* _QUOTED PASSAGE_:
The Corner

Libya Fails an Important Test

Yesterday, Libya failed a critical litmus test on freedom when it blocked exiled Libyan Jew David Gerbi in his attempt to reopen Tripoli’s synagogue and forced him to flee the country. This ugly episode sheds light on an uncomfortable reality: Libya, for millennia the home of a large Jewish population, is a country now completely devoid of its ancient Jewish population, and, despite the democracy revolution, it appears determined to keep things that way.

Gerbi, whose family fled to Rome in 1967, is a 56-year-old psychologist who has spent a lifetime working to preserve Libyan Jewish identity in the diaspora. Last summer, Gerbi traveled to Libya to help treat rebels with post-traumatic stress disorder. His efforts were welcomed by the National Transitional Council. In early October, he returned to Libya to reopen the Dar Bishi synagogue — one of the few not demolished or put to other use. Gerbi believed the time was right for reconciliation between Libya and its Jewish diaspora and that, having earned the trust of the revolutionaries, he was the right man to take the first step.

He was mistaken. Threatened as soon as he attempted to clean out the synagogue, Gerbi quickly became the object of mass protests. On the eve of Yom Kippur, demonstrations broke out in Tripoli, as well as the former revolutionary stronghold of Benghazi. Over the weekend, an angry mob stormed Gerbi’s hotel, demanding his immediate deportation. Despite assurances that it would resolve the situation, the National Transitional Council stepped aside. On Monday, Gerbi gave up and left.

* _PROBLEMS TO WORK ON_:
a. In the Libya article, copy the passage from "Gerbi, whose family" up to and including "the first step.".
b. Based on the Libya article, answer yes or no to each statement and quote the words that decide it: (i) Gerbi's family fled to Rome in 1967; (ii) the National Transitional Council stepped in to keep Gerbi in the country; (iii) demonstrations broke out in Benghazi.

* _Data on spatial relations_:
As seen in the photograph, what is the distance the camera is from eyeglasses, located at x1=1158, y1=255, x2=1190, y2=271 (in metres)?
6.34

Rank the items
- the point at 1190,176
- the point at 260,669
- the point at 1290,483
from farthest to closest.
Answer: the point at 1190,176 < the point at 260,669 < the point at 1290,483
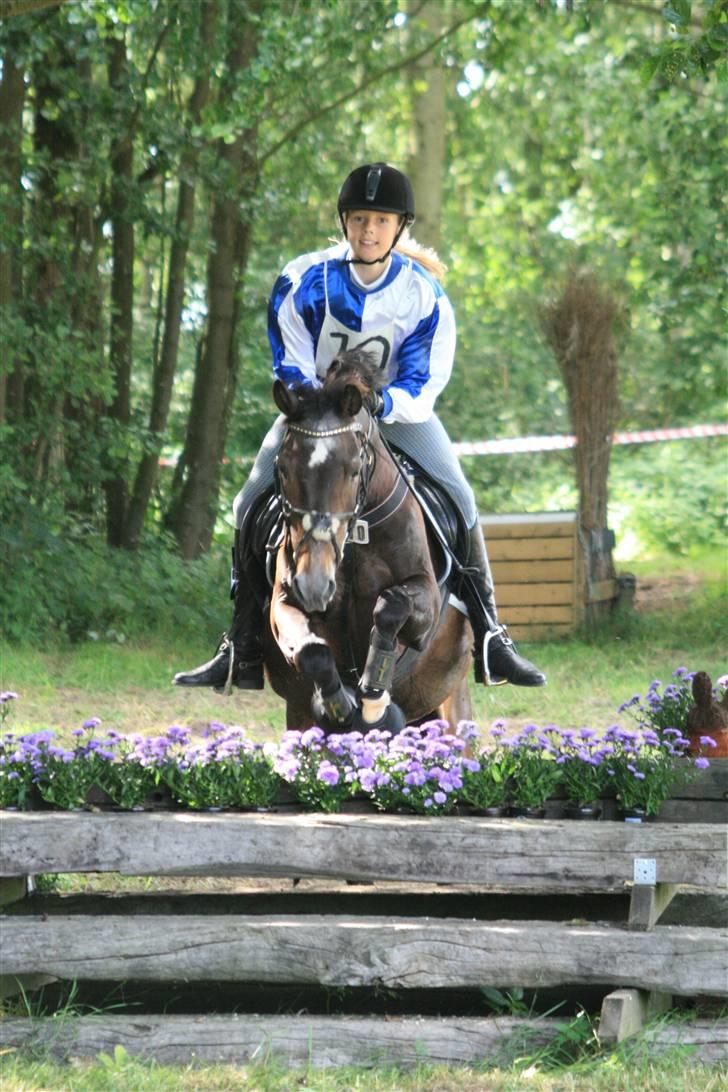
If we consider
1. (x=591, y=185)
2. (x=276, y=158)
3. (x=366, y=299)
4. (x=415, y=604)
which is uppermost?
(x=591, y=185)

* _RESULTS FOR EACH TASK_:
a.
Gerbi, whose family fled to Rome in 1967, is a 56-year-old psychologist who has spent a lifetime working to preserve Libyan Jewish identity in the diaspora. Last summer, Gerbi traveled to Libya to help treat rebels with post-traumatic stress disorder. His efforts were welcomed by the National Transitional Council. In early October, he returned to Libya to reopen the Dar Bishi synagogue — one of the few not demolished or put to other use. Gerbi believed the time was right for reconciliation between Libya and its Jewish diaspora and that, having earned the trust of the revolutionaries, he was the right man to take the first step.

b.
(i) Yes: "Gerbi, whose family fled to Rome in 1967"
(ii) No: "the National Transitional Council stepped aside"
(iii) Yes: "demonstrations broke out in Tripoli, as well as the former revolutionary stronghold of Benghazi"